## Exercices
a – Répondez aux questions suivantes à partir de l'extrait sur 23andMe :
(i) Quel est le montant de l'amende à laquelle 23andMe fait face au Royaume-Uni ?
(ii) À quelle date 23andMe a-t-elle confirmé l'incident de sécurité ?
(iii) En quel mois et quelle année le Parlement a-t-il été dissous sans que le projet de loi C-27 ait été adopté ?
b – Prolongez l'extrait sur 23andMe à partir de sa dernière phrase.

## Texte à lire
┏━━

23andMe Face aux Autorités Canadiennes et Britanniques
Selon le Commissaire à la protection de la vie privée du Canada, Philippe Dufresne, cette affaire met en lumière une lacune importante du cadre législatif canadien, qui ne permet pas l’imposition d’amendes en cas de manquement en matière de protection des données. C’est dans ce contexte que le Commissaire Dufresne a réitéré son appui au projet de loi C-27, lequel visait à renforcer la responsabilisation des organisations et à harmoniser le régime canadien avec les standards internationaux. Toutefois, ce projet de loi n’a pas été adopté avant la dissolution du Parlement en janvier 2025, et aucun projet de remplacement n’a encore été présenté par le gouvernement actuel.
De son côté, le Commissaire à l’information du Royaume-Uni, John Edwards, a constaté que 23andMe avait contrevenu aux articles 5(1)(f) et 32(1) du General Data Protection Regulation (ci-après le « UK GDPR »), en omettant de mettre en place des mesures techniques et organisationnelles essentielles pour assurer l’intégrité de ses systèmes de traitement des renseignements personnels des clients. L’entreprise fait désormais face à une amende de £2,31 millions.
Une Atteinte à Portée Internationale
En octobre 2023, 23andMe confirme qu’un incident de sécurité a exposé les renseignements personnels de près de 7 millions de personnes à travers le monde, dont environ 320 000 au Canada et 155 600 au Royaume-Uni. Les données compromises concernaient des données sensibles liées à la santé, à l’origine ethnique, ainsi que des renseignements sur les proches des clients, notamment la date de naissance, le sexe à la naissance et le genre. Une proportion majeure de ces données provenait directement de l’ADN du client.

┗━━

## Items fournis
┏━━

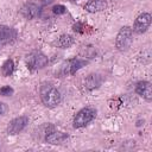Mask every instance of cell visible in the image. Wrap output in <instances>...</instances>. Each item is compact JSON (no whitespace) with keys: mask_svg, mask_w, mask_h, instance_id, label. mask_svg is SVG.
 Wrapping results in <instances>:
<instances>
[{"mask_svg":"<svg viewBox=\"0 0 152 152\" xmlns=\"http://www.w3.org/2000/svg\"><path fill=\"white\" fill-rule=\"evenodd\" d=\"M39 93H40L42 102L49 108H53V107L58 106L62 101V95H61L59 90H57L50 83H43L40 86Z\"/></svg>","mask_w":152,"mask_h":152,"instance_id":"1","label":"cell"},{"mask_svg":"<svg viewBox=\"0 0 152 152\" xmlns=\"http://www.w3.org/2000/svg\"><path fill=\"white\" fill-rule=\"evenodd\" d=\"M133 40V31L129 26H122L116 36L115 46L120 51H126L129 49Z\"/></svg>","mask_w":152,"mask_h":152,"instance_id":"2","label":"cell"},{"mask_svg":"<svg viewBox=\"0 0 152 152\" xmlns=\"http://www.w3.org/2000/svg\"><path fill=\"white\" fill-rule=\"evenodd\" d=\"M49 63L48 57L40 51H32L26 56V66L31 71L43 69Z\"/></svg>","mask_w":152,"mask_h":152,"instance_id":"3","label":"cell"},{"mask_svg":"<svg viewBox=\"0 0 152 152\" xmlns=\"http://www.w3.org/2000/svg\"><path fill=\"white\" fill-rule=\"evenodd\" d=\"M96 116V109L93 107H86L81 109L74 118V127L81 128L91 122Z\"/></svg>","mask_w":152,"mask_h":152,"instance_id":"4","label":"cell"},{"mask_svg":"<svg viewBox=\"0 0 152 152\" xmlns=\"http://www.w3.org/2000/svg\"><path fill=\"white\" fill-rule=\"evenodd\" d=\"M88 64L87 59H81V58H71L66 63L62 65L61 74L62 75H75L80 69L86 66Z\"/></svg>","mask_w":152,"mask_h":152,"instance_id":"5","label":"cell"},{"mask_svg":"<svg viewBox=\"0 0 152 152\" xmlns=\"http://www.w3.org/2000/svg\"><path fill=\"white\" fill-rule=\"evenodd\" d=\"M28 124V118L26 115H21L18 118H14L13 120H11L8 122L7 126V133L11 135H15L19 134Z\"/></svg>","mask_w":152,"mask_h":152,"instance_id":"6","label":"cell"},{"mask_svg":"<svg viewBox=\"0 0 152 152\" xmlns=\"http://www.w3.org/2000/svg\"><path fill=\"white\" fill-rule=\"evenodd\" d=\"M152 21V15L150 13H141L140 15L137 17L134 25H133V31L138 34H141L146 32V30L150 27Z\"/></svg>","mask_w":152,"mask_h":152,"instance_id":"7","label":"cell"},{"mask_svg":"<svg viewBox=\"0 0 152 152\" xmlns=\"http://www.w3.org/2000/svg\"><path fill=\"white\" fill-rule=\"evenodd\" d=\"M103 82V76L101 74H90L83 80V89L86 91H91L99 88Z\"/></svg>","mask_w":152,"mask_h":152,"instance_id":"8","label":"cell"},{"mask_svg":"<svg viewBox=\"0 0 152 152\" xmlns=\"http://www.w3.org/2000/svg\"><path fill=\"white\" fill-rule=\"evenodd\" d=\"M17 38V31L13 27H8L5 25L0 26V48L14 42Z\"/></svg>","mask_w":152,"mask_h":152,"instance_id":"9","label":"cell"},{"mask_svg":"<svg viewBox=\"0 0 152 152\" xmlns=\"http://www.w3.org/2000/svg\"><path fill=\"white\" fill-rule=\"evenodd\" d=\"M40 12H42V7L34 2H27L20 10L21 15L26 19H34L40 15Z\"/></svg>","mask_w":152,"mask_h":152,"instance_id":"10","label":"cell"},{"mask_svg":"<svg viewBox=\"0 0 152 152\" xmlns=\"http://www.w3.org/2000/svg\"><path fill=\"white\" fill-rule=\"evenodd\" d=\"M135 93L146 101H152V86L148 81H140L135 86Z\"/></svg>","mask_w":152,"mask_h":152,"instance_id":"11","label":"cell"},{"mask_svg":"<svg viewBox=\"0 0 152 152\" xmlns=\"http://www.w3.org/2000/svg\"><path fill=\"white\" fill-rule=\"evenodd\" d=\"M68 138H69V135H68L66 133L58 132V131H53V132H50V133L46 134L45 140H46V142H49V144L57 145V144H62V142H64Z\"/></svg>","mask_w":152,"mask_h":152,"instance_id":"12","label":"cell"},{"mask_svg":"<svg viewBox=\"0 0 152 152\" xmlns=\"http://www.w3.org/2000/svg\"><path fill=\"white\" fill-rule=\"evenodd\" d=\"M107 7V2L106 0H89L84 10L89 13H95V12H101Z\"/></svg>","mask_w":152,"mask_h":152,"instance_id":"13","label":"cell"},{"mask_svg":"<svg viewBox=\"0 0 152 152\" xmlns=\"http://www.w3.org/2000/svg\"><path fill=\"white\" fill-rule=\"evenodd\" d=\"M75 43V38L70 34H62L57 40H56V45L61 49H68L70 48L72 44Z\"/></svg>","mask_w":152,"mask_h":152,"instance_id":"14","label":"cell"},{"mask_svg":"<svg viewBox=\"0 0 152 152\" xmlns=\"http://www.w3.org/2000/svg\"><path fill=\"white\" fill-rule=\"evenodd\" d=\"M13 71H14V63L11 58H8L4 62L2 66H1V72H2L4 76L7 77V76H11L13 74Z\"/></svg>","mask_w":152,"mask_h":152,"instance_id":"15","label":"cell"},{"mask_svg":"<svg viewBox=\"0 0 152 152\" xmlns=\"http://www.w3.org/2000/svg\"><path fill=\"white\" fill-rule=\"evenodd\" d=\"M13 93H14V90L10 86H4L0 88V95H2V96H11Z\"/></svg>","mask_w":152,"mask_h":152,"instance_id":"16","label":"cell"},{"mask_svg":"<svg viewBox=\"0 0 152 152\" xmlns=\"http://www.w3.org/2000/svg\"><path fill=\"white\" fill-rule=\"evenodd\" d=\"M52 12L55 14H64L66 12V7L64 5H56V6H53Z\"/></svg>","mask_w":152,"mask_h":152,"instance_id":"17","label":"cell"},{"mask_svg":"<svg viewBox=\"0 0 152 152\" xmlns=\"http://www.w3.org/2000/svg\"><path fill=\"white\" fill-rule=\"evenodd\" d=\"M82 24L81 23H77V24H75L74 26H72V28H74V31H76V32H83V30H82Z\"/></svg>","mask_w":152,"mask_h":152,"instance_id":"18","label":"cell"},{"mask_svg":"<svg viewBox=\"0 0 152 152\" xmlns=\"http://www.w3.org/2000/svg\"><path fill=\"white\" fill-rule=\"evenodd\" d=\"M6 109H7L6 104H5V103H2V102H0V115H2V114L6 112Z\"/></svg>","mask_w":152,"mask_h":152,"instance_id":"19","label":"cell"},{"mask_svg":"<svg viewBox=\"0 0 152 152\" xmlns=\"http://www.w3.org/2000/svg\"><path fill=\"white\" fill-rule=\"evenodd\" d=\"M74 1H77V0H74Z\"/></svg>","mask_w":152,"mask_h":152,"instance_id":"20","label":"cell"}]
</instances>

┗━━

## Réponses par exercice
a –
(i) 2,31 millions de livres sterling.
(ii) En octobre 2023.
(iii) En janvier 2025.

b –
Un Regard Posé sur ces Failles de Sécurité
Compte tenu de l’ampleur de l’incident, les autorités canadiennes et britanniques ont lancé une enquête conjointe pour évaluer la conformité de 23andMe aux exigences de la LPRPDE au Canada, ainsi qu’au UK GDPR et à la Data Protection Act 2018 au Royaume-Uni.
Le 17 juin dernier, lors d’une conférence de presse tenue à Ottawa, le Commissaire à la protection de la vie privée du Canada, Philippe Dufresne, et le Commissaire à l’information du Royaume-Uni, John Edwards, ont présenté les résultats de cette enquête conjointe. Cette dernière a révélé des failles majeures dans les mesures de sécurité de 23andMe, notamment l’absence de protection contre les attaques de type credential stuffing, qui ont permis à un pirate d’accéder à plus de 18 000 comptes entre avril et septembre 2023. Le credential stuffing est l'utilisation, souvent automatisée, de données par un cybercriminel (souvent volés lors de fuites de données) pour tenter de se connecter à d'autres sites ou services. Ce type d'attaque repose sur le fait que de nombreux utilisateurs réutilisent les mêmes mots de passe sur plusieurs plateformes.
Et Maintenant ?
L’affaire 23andMe démontre, une fois de plus, que la cybersécurité doit être une priorité au sein des organisations. Afin de faire face à l’augmentation des menaces et à la circulation exponentielle des données, les entreprises doivent adopter des mesures robustes afin de protéger les renseignements personnels. Dans cette optique, voici quelques principes clés d’une approche proactive, tirés de l’affaire 23andMe.
L’authentification multifacteur (« MFA ») obligatoire
Le caractère facultatif de la MFA chez 23andMe a exacerbé la vulnérabilité des comptes clients aux accès indésirés. En rendant cette mesure obligatoire, l’organisation ajoute une barrière essentielle qui renforce la sécurité des connexions.
L’implantation d’exigences strictes pour les mots de passe
Une lacune identifiée dans les politiques de 23andMe résidait dans l’autorisation de mots de passe courts, fixés à un minimum de huit caractères, avec peu d’exigences de complexité. Une politique robuste, conforme aux bonnes pratiques en vigueur, notamment en ce qui concerne l’exigence de mots de passe d’au moins dix caractères, aurait réduit les risques d’intrusion. Au Canada, les sociétés peuvent s’inspirer du guide du Centre canadien pour la cybersécurité pour établir leur politique[1].
Les vérifications de mots de passe périodiques
Il est également pertinent de vérifier périodiquement si les clients réutilisent des identifiants compromis lors de violations de données antérieures, afin de bloquer ces connexions à risque.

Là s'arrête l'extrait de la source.